→ **DIRECTIONS**
Which lines of the data below contain the word "tower"? Filter them out and copy each one.

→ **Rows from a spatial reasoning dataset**
□ □ □ □
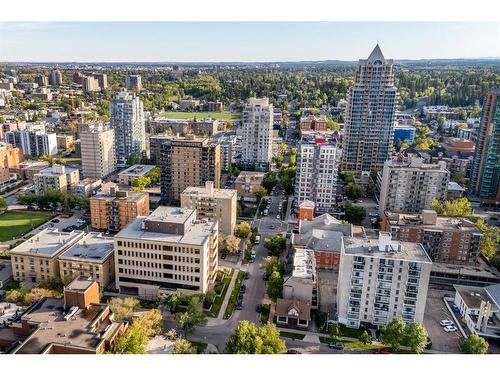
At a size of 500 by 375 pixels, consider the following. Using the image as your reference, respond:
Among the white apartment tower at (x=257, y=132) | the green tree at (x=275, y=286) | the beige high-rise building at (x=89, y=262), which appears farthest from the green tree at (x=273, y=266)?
the white apartment tower at (x=257, y=132)

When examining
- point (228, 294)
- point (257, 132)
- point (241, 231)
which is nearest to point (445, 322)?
point (228, 294)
□ □ □ □
→ **COMPLETED EXERCISE**
Among the white apartment tower at (x=257, y=132) | the green tree at (x=275, y=286) | the beige high-rise building at (x=89, y=262), which appears farthest from the green tree at (x=273, y=266)?
the white apartment tower at (x=257, y=132)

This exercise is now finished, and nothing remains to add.